> [What needs to be done]: Lay out the lines from the start of the material through the line that contains "1929 millimetres" as a JSON list of strings, one string per line, with blank lines omitted. Leave the pictures out of the answer.

** start of Records shown **

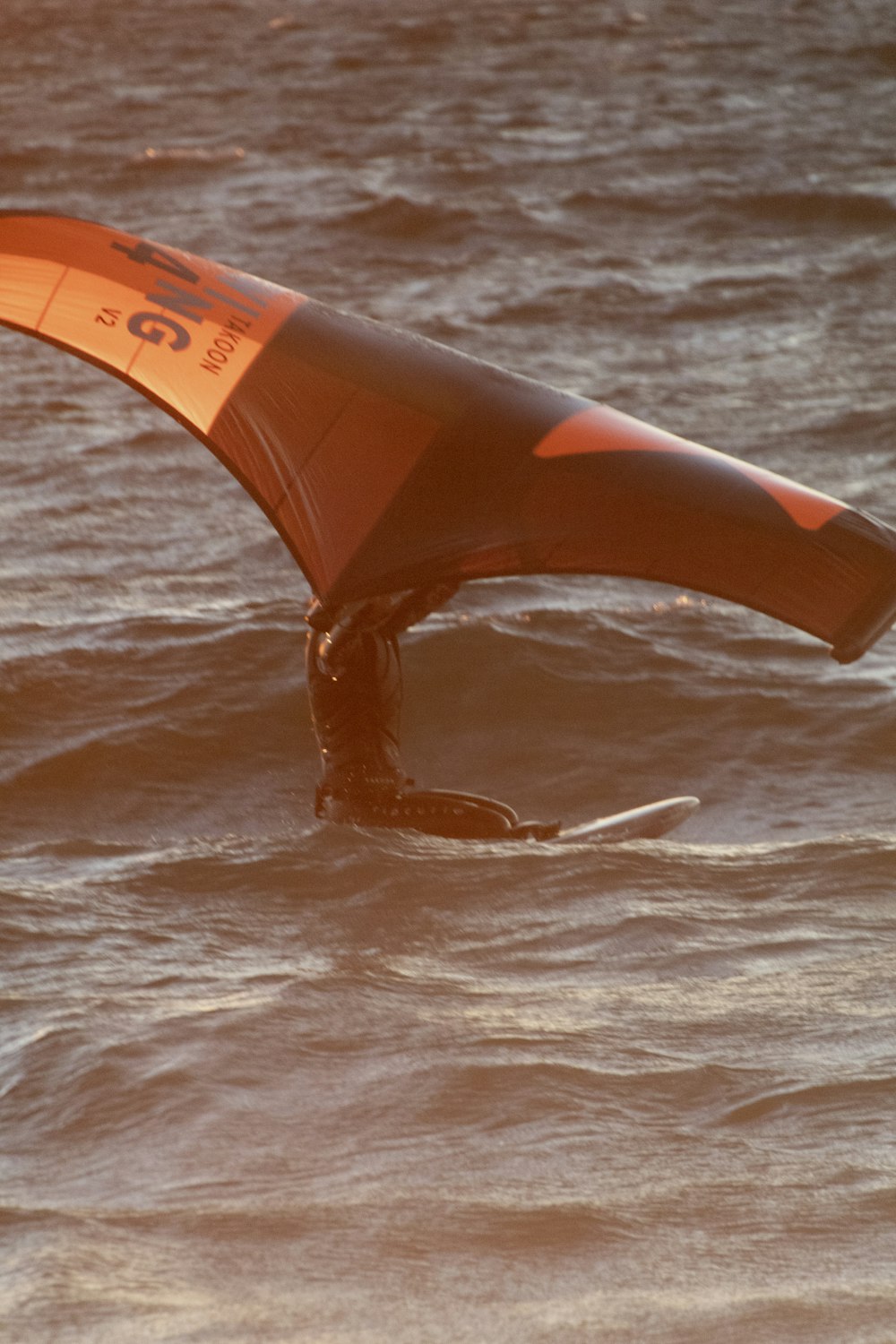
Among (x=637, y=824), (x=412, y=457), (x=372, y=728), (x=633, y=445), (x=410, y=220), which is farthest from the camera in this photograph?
(x=410, y=220)

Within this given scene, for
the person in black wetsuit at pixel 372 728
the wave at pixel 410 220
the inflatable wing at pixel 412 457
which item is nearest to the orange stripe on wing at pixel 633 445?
the inflatable wing at pixel 412 457

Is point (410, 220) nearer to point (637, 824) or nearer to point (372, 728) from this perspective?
point (637, 824)

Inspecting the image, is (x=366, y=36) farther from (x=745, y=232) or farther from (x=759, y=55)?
(x=745, y=232)

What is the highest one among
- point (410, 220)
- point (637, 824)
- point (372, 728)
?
point (410, 220)

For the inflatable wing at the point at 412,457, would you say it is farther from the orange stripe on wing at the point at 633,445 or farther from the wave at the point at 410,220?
the wave at the point at 410,220

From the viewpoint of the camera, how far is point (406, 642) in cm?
1232

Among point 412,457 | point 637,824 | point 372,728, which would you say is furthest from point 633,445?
point 637,824

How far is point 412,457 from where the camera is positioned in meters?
7.28

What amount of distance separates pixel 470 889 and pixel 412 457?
1929 millimetres

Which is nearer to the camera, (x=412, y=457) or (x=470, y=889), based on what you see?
(x=412, y=457)

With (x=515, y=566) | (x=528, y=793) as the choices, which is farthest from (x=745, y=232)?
(x=515, y=566)

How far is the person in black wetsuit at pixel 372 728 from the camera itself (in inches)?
298

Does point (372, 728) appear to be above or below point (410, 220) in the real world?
below

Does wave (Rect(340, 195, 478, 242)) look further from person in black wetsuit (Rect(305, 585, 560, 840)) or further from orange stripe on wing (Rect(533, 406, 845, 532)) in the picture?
orange stripe on wing (Rect(533, 406, 845, 532))
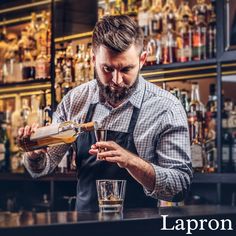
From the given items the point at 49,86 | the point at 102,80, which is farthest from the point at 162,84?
the point at 102,80

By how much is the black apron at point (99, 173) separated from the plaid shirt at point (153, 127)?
0.03 m

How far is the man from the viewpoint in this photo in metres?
2.37

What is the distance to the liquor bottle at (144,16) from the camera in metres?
3.78

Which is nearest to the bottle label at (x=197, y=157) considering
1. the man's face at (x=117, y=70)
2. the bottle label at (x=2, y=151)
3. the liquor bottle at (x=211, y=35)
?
the liquor bottle at (x=211, y=35)

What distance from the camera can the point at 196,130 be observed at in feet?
11.6

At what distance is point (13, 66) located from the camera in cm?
448

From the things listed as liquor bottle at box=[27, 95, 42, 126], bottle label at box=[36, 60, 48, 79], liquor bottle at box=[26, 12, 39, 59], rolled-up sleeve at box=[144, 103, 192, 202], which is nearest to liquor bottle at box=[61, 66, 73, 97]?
bottle label at box=[36, 60, 48, 79]

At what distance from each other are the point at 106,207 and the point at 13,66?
260 centimetres

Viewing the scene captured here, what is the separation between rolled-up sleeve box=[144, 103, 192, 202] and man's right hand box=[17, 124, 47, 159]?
386mm

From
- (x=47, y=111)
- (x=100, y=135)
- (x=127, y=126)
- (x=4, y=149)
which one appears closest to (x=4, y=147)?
(x=4, y=149)

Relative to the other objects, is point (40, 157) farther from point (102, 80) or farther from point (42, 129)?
point (102, 80)

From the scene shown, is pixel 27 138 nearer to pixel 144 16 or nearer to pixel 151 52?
pixel 151 52

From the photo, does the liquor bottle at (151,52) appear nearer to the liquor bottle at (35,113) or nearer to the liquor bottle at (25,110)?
the liquor bottle at (35,113)

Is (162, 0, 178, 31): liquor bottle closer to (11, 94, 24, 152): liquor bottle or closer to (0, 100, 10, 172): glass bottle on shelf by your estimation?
(11, 94, 24, 152): liquor bottle
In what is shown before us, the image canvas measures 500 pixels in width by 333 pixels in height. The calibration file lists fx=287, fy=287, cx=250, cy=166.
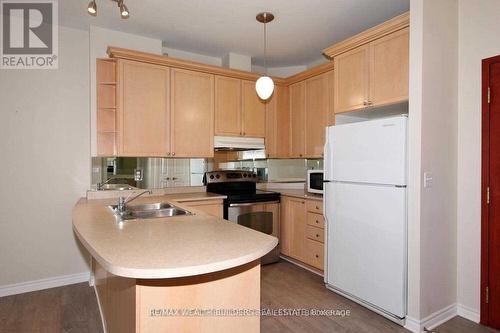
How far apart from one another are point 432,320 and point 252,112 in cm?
291

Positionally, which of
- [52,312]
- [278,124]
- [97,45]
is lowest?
[52,312]

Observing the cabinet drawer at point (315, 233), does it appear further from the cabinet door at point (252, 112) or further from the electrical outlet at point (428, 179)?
the cabinet door at point (252, 112)

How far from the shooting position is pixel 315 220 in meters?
3.27

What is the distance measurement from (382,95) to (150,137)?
2.40 meters

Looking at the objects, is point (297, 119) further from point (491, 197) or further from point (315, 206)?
point (491, 197)

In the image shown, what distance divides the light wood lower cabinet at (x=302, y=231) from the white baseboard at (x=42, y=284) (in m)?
2.36

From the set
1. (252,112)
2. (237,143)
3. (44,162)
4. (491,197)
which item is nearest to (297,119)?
(252,112)

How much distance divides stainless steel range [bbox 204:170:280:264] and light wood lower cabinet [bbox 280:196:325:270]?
114 mm

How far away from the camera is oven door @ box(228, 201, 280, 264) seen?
3.42 meters

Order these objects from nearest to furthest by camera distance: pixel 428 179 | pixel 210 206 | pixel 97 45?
pixel 428 179
pixel 97 45
pixel 210 206

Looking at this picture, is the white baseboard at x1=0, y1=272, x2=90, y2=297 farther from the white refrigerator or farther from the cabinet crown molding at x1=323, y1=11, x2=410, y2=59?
the cabinet crown molding at x1=323, y1=11, x2=410, y2=59

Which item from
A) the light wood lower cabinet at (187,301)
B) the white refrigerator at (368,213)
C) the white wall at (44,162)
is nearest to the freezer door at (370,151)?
the white refrigerator at (368,213)

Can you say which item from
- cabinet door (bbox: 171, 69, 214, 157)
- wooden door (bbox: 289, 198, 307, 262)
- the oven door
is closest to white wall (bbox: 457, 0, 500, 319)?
wooden door (bbox: 289, 198, 307, 262)

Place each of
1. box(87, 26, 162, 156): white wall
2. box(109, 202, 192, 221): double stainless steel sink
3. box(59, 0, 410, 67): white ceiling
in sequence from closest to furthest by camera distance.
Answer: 1. box(109, 202, 192, 221): double stainless steel sink
2. box(59, 0, 410, 67): white ceiling
3. box(87, 26, 162, 156): white wall
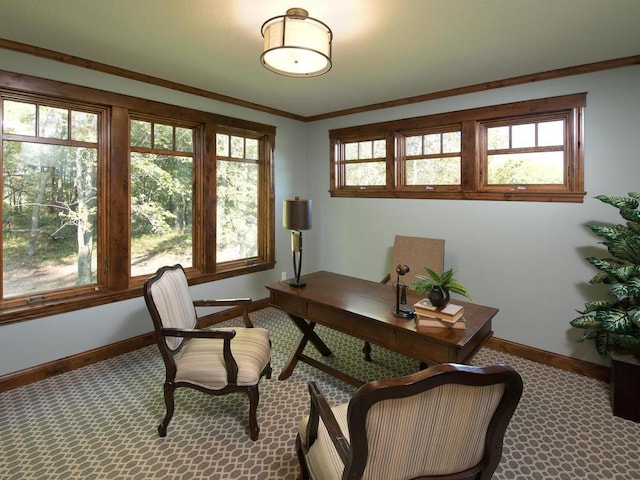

** end of Records shown **

> [Full response]:
[
  "Among (x=637, y=824), (x=412, y=457), (x=372, y=728), (x=633, y=445), (x=410, y=220), which is farthest from the camera in this photograph?",
  "(x=410, y=220)",
  "Within this given scene, for",
  "the person in black wetsuit at pixel 372 728",
  "the wave at pixel 410 220",
  "the inflatable wing at pixel 412 457",
  "which item is nearest to the orange stripe on wing at pixel 633 445?",
  "the inflatable wing at pixel 412 457",
  "Is point (410, 220) nearer to point (637, 824) or nearer to point (372, 728) from this perspective?",
  "point (637, 824)",
  "Inspecting the image, is (x=366, y=36) farther from (x=745, y=232) or farther from (x=759, y=55)?",
  "(x=745, y=232)",
  "What is the highest one among",
  "- point (410, 220)",
  "- point (637, 824)",
  "- point (372, 728)",
  "?",
  "point (410, 220)",
  "For the inflatable wing at the point at 412,457, would you say it is farther from the orange stripe on wing at the point at 633,445 or farther from the wave at the point at 410,220?",
  "the wave at the point at 410,220",
  "From the viewpoint of the camera, how far is point (406, 642) in cm?",
  "1232",
  "Among point 412,457 | point 637,824 | point 372,728, which would you say is furthest from point 633,445?",
  "point 637,824",
  "How far is point 412,457 from where the camera is positioned in meters?",
  "7.28",
  "What amount of distance separates pixel 470 889 and pixel 412 457?",
  "1929 millimetres"
]